STATED PROBLEM =
Reproduce the conference announcement on rhetoric in Chinese antiquity below in full, word for word.

Conference: Masters of Disguise? Conceptions and Misconceptions of “Rhetoric” in Chinese Antiquity



Einsiedeln, Oechslin Library, 4th-6thSeptember 2013


Prof. Dr. Wolfgang Behr

Institute of East Asian Studies

University of Zurich, Switzerland


Dr. Lisa Indraccolo

URPP Asia and Europe,

University of Zurich, Switzerland


NB: The library where the conference will be held has a limited capacity and participation in the conference is by invitation from the organisers only.


Background and objectives

The Warring States period (475-221 B.C.) is often considered as the epoch of the maximum flourishing of classical Chinese philosophical argumentation and as the golden age of Chinese “rhetoric”. The precarious situation of political fragmentation and the increasing supremacy of feudal lords who usurped the title of kings, effectively divesting the legitimate Zhou dynasty of its former political and cultural predominance, had a strong impact on the development of the phenomenon of patronage. The need to secure and legitimize their newly acquired political power induced local sovereigns to gather large crowds of retainers at their courts. This was partly a mere display of political preeminence, economic wealth and more sublime forms of “symbolic capital”. But the increasingly independent feudal lords also relied on the employment of skilled experts, who had mastered all sorts of technical, bureaucratic or military knowledge crucial to governmental practice. This situation eventually led to the emergence of a body of “wandering persuaders”, intellectuals who travelled from court to court, offering their service as political advisers and diplomats, and constantly in search of princes willing to hire them in order to realize their political agendas. This thriving political activity finds its expression in a rich tradition of pre- and early imperial texts, which reflect how rhetoric became a tool, even a weapon, in political and polemical debates in early China.

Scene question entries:
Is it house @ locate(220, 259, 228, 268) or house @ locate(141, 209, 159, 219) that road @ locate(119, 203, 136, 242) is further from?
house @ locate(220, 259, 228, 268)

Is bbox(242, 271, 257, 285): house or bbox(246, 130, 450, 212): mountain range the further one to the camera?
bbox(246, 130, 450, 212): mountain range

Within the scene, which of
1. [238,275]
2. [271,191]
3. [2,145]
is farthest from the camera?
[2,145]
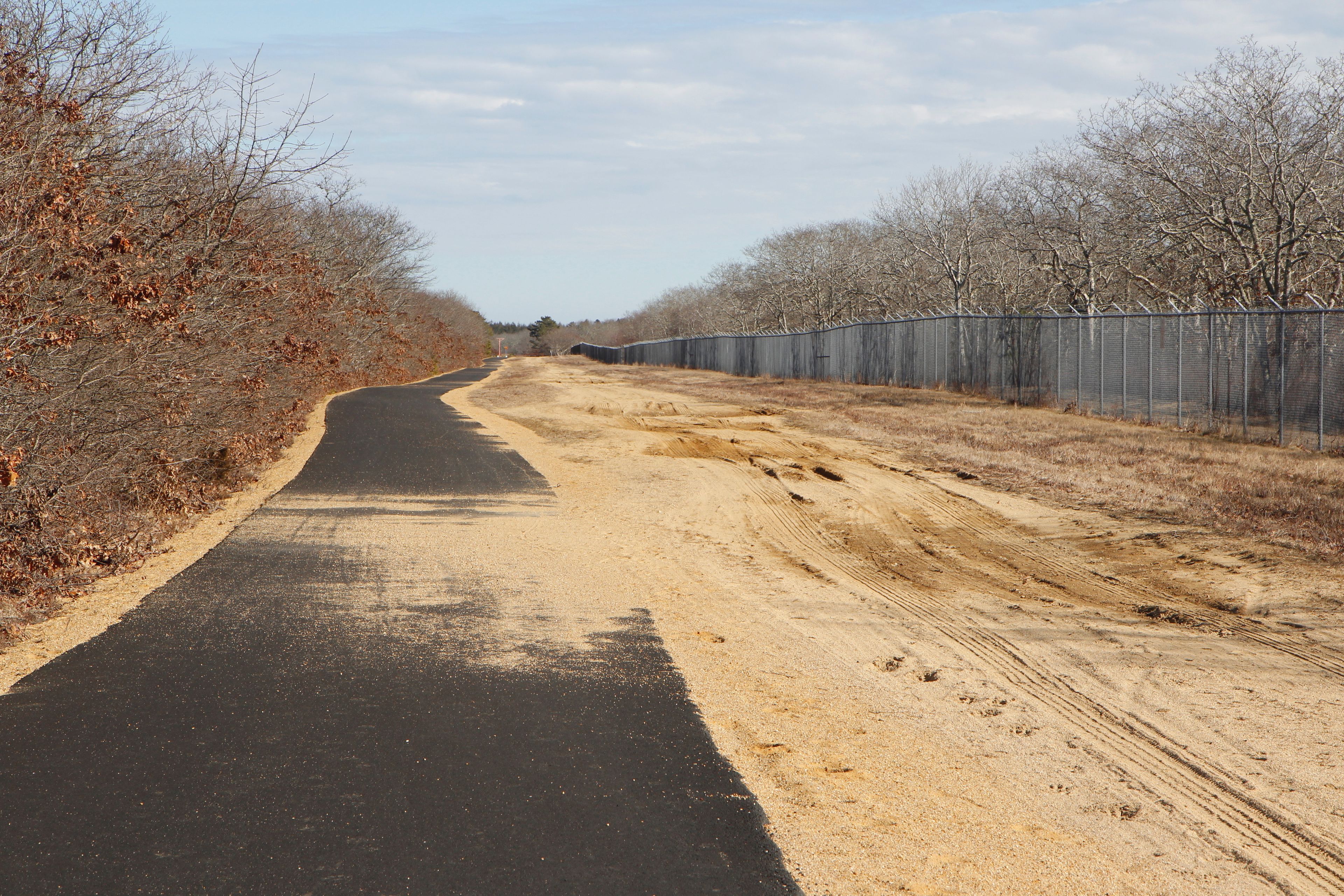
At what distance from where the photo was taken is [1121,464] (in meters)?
14.4

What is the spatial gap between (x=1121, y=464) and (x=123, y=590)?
12549 mm

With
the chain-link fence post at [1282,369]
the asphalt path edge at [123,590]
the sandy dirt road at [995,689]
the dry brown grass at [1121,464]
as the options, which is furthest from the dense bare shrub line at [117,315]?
the chain-link fence post at [1282,369]

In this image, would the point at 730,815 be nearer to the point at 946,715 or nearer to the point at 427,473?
the point at 946,715

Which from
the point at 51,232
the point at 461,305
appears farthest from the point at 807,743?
the point at 461,305

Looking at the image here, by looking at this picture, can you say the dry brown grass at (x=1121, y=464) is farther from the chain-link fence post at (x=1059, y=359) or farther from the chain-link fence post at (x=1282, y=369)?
the chain-link fence post at (x=1059, y=359)

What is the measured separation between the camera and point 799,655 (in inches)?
247

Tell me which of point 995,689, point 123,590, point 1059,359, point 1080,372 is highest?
point 1059,359

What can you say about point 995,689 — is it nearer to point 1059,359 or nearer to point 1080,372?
point 1080,372

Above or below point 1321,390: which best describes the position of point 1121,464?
below

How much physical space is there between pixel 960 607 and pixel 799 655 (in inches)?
74.2

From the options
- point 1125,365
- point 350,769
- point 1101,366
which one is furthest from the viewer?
point 1101,366

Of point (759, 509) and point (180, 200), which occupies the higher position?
point (180, 200)

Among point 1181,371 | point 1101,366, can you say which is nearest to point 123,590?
point 1181,371

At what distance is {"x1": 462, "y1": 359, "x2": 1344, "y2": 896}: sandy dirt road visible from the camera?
3.75 m
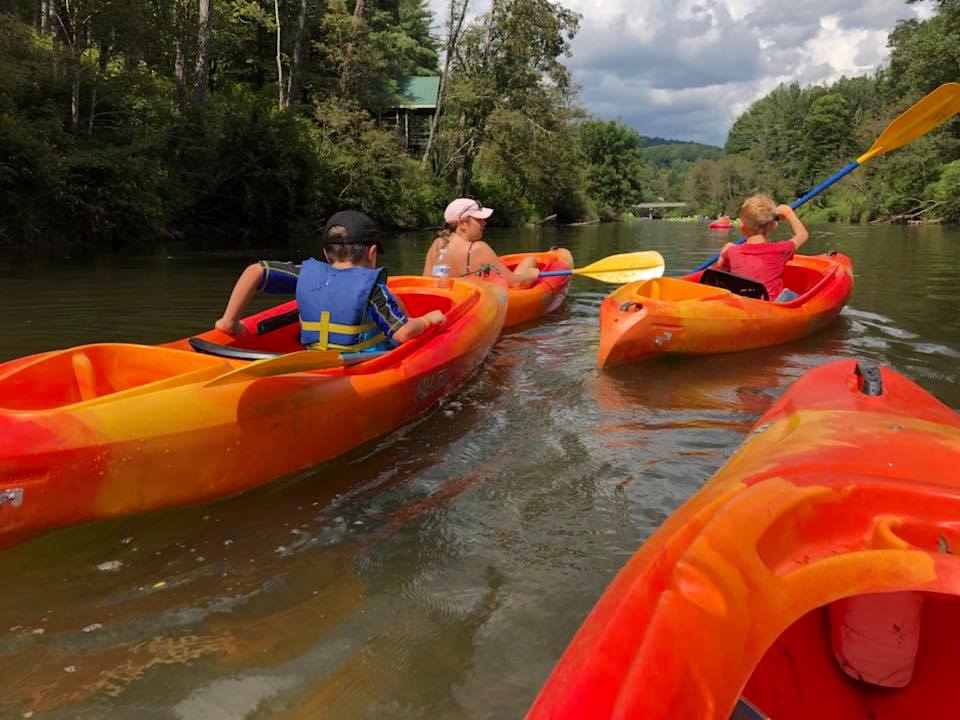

REPLY =
Conference: Masters of Disguise? Conceptions and Misconceptions of “Rhetoric” in Chinese Antiquity



Einsiedeln, Oechslin Library, 4th-6thSeptember 2013


Prof. Dr. Wolfgang Behr

Institute of East Asian Studies

University of Zurich, Switzerland


Dr. Lisa Indraccolo

URPP Asia and Europe,

University of Zurich, Switzerland


NB: The library where the conference will be held has a limited capacity and participation in the conference is by invitation from the organisers only.


Background and objectives

The Warring States period (475-221 B.C.) is often considered as the epoch of the maximum flourishing of classical Chinese philosophical argumentation and as the golden age of Chinese “rhetoric”. The precarious situation of political fragmentation and the increasing supremacy of feudal lords who usurped the title of kings, effectively divesting the legitimate Zhou dynasty of its former political and cultural predominance, had a strong impact on the development of the phenomenon of patronage. The need to secure and legitimize their newly acquired political power induced local sovereigns to gather large crowds of retainers at their courts. This was partly a mere display of political preeminence, economic wealth and more sublime forms of “symbolic capital”. But the increasingly independent feudal lords also relied on the employment of skilled experts, who had mastered all sorts of technical, bureaucratic or military knowledge crucial to governmental practice. This situation eventually led to the emergence of a body of “wandering persuaders”, intellectuals who travelled from court to court, offering their service as political advisers and diplomats, and constantly in search of princes willing to hire them in order to realize their political agendas. This thriving political activity finds its expression in a rich tradition of pre- and early imperial texts, which reflect how rhetoric became a tool, even a weapon, in political and polemical debates in early China.